Technical Abstract: Glucose and each of its seven epimers were geometry-optimized at the B3LYP/6-311++G** level of theory, both in vacuo and with the COSMO solvation method. Several different conformations of each anomer were examined for every epimer, with all possible combinations of hydroxymethyl rotamers (gg, gt, or tg) and hydroxyl orientation (clockwise or counter-clockwise). The infrared spectra were calculated for several low-energy structures of each epimer, and the different conformer spectra were averaged with the appropriate weighting factors. It was found that the in vacuo epimers gave fairly distinct infrared spectra, which could, in principle, be used to distinguish them.

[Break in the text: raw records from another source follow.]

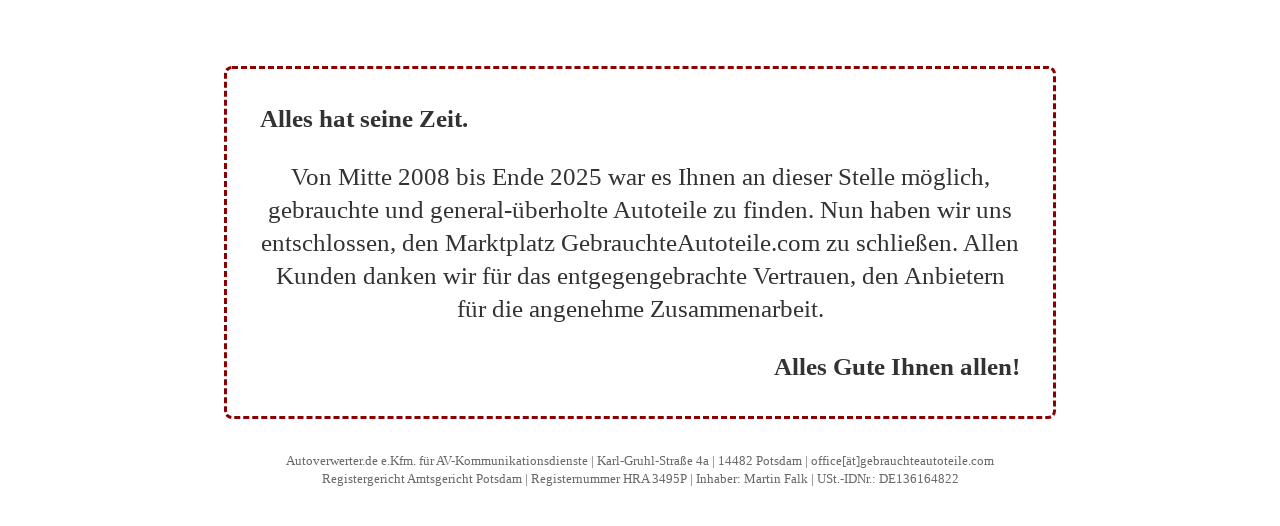

--- FILE ---
content_type: text/html
request_url: https://gebrauchteautoteile.com/autoteil/Ansaugkr%C3%BCmmer-Audi-A4-8-D2-B5--d2e26df7da61
body_size: 1265
content:
<!DOCTYPE html>
<html lang="de">




<head>
  <title>GebrauchteAutoteile.com sagt Auf Wiedersehen.</title>
  <meta charset="ISO-8859-1" />
  <meta name="viewport"               content="width=device-width, initial-scale=1.0" />
  <meta name="keywords" lang="de"     content="">
  <meta name="description"            content="GebrauchteAutoteile.com ist Geschichte.">
  <meta name="robots"                 content="noindex,nofollow" />
  <link rel="stylesheet" media="all"  href="https://cdnjs.cloudflare.com/ajax/libs/font-awesome/6.5.0/css/all.min.css">
  <meta http-equiv="refresh" content="30; url=https://autoverwerter.de/">
</head>



<style>
body 		{ background:#fff url('assets/stripe.png') repeat-x; margin-left:auto; margin-right:auto; margin-top:66px; margin-bottom:auto }
div.outer	{ background-image:none; padding:33px; border:3px dashed darkred; border-radius:8px; color:#333; width:760px; margin:auto; }
.text, .head	{ font:25px/33px Trebuchet MS, Verdana; }
.text		{ margin:25px auto; }
.b		{ font-weight:bold; }
.c 		{ text-align:center;}
.imp		{ font-size:13px; width:760px; padding:33px; line-height:18px; color:#696969; margin:auto; }
.handheld-only	{ display:none; }
.handheld-no	{ display:inline-block; }

@media (max-width:768px) {
body 		{ margin:30px 15px; background-size:auto; }
div.outer 	{ width:100%; padding:20px; border-width:2px; box-sizing:border-box; }
.text, .head 	{ font-size:18px; line-height:26px; text-align:center; }
.text 		{ margin:15px auto; text-align:center; }
.head		{ text-align:left; }
.imp 		{ width:100%; padding:15px; font-size:12px; line-height:18px; box-sizing:border-box; }
.handheld-only	{ display:block; }
.handheld-no	{ display:none; }
}

</style>


<body>




<main>


<div class="outer">

<div class="head b">Alles hat seine Zeit.</div>

<div class="text c">
Von Mitte 2008 bis Ende 2025 war es Ihnen an dieser Stelle m&ouml;glich, gebrauchte und general-&uuml;berholte Autoteile zu finden.
Nun haben wir uns entschlossen, den Marktplatz GebrauchteAutoteile.com zu schlie&szlig;en. Allen Kunden danken wir f&uuml;r das 
entgegengebrachte Vertrauen, den Anbietern f&uuml;r die angenehme Zusammenarbeit.
</div>

<div class="head b" style="text-align:right">Alles Gute Ihnen allen!</div>

</div>



<div class="imp c">
Autoverwerter.de e.Kfm. f&uuml;r AV-Kommunikationsdienste<br class="handheld-only"> <span class="handheld-no">|</span> Karl-Gruhl-Stra&szlig;e 4a | 14482 Potsdam | office[&auml;t]gebrauchteautoteile.com
<br />
Registergericht Amtsgericht Potsdam | Registernummer HRA 3495P<br class="handheld-only"> <span class="handheld-no">|</span> Inhaber: Martin Falk | USt.-IDNr.: DE136164822
</div>



</main></body></html>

The implicit solvent model caused some redshifting of the peaks relative to the vacuum structures, without causing much change to the nature of the vibrations themselves. By contrast, a glucose molecule complexed with five explicit water molecules showed an infrared spectrum that was very similar to the vacuum in the 900-1500 cm'1 region, but very different from the vacuum glucose in the OH stretch region. In addition, the nature of the vibrational motions responsible for the infrared peaks were altered considerably by the presence of the explicit water molecules.